The plaintiffs are entitled to specific performance of the contract between the parties to this action, and it is ORDERED that all assessment payments on the bonds here involved, collected and *673paid into the Improvement District Assessment Fund and heretofore “invested” by the City and all such payments hereafter made, are to be transferred to the Improvement District Bond and Interest Redemption Fund to be applied solely to the payment of principal and interest on the specific bonds involved in this action.

The court further orders that an accounting be made by the City to plaintiff bondholders detailing the manner and results of its investment of assessment money received from property owners in the improvement districts involved in this case.
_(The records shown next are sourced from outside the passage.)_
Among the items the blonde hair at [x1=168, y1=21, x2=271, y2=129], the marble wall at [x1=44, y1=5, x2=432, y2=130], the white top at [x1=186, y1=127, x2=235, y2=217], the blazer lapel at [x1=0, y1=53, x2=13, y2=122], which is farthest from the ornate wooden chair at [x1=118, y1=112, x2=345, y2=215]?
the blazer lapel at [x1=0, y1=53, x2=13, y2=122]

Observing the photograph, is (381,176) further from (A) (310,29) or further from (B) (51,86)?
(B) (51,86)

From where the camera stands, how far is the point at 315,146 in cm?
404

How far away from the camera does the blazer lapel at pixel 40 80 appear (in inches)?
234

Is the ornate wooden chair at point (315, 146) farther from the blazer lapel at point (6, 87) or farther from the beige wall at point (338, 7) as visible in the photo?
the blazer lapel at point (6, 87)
Because of defendant’s breach of its trust duties, plaintiffs are entitled as a matter of law to any profit such an accounting might reveal.10 (This is not to be construed as setting a limit upon the damages which plaintiffs may possibly show to have resulted from defendant’s breach of its contractual and trust duties.)

Plaintiffs’ motion for partial summary judgment on the issue of liability is hereby granted.

ADDENDA

Defendant has moved to strike the memorandum of intervenor Hawaiian Life Insurance Co., Ltd., filed with this court November 23, 1970. The City claims that this memorandum is unsolicited and that it contains new matter which comes as a surprise to defendant.

At the close of the argument on plaintiffs’ motion for partial summary judgment the court gave permission to the City to file certain opinions of its bond counsel upon which, it was alleged, the actions of the City were partially based. The court also gave permission to intervenor Hawaiian Life to file its response to these opinions. No time limit was set for either of these filings.

It is thus not true that Hawaiian Life’s memorandum is unsolicited. It is true, however, that Hawaiian Life has gone somewhat beyond the limits of mere response to defendant’s opinions of bond counsel. This surplusage merely reiterates what has already been set out by the parties in written and oral argument. It most certainly does not contain any “new matter” such as would surprise and therefore prejudice defendant in the disposition of this case, nor has it done so. Accordingly, defendant’s motion to strike is denied.

. The City’s books at all times accurately reflected the paid-in status of all assessment on each of the bond issues, and the exact status of the “reinvestments.”

. All “profit” on interest was paid into a Revolving Fund used for shoring up the financing of all the City’s improvement districts.

. I.D. Bonds for districts 203 and 207 add the following phrase: “nor has it been specifically authorized by the voters of said City and County as part of a general indebtedness.”

. Ordinance No. 2443 (1962), the predecessor to Ordinance 2477 of 1964, provided :

“Section 8-16.1 Creation * * *. Pursuant to 24-5.5 of R.0.1961, the Director of Finance shall transfer into the ‘Improvement District Bond Redemption Fund’ such moneys as are required by the provisions of said section to he set aside in a special deposit for the redemption of bonds authorized to he redeemed hy the Council." (Emphasis added.)

. See City of Sterling v. Comm’l Sav. Bank of Sterling, 116 Colo. 369, 370, 181 P.2d 361, 362 (1947).

. Permissive or mandatory character of legislation in relation to payment of public debts, 103 ALR 812 (1936).

. See First Nat’l Bank & Trust Co. of Racine v. Village of Skokie, 190 F.2d 791 (7 Cir. 1951), cert. denied 342 U.S. 909, 72 S.Ct. 303, 96 L.Ed. 680 (1952) ; 15 McQuillin, The Law of Municipal Corporations, § 43.136 (3d rev. ed. 1970).

. Cf., e. g., Mid-Pacific Dress Mfg. Co., Ltd. v. Cadinha, 36 Haw. 732, 742 (1944) ; In re Guardianship of Richard Smart, 32 Haw. 943, 948 (1934).

. See Steiner v. Hawaiian Trust Co., 47 Haw. 548, 393 P.2d 96 (1964).

. Cf. Gamewell v. City & County, 33 Haw. 817, reh. denied, 34 Haw. 8 (1936).

. Cf. Lynn v. City of Longview, 15 Wash.2d 528, 131 P.2d 164 (1942); Steiner v. Hawaiian Trust Co., supra n. 8.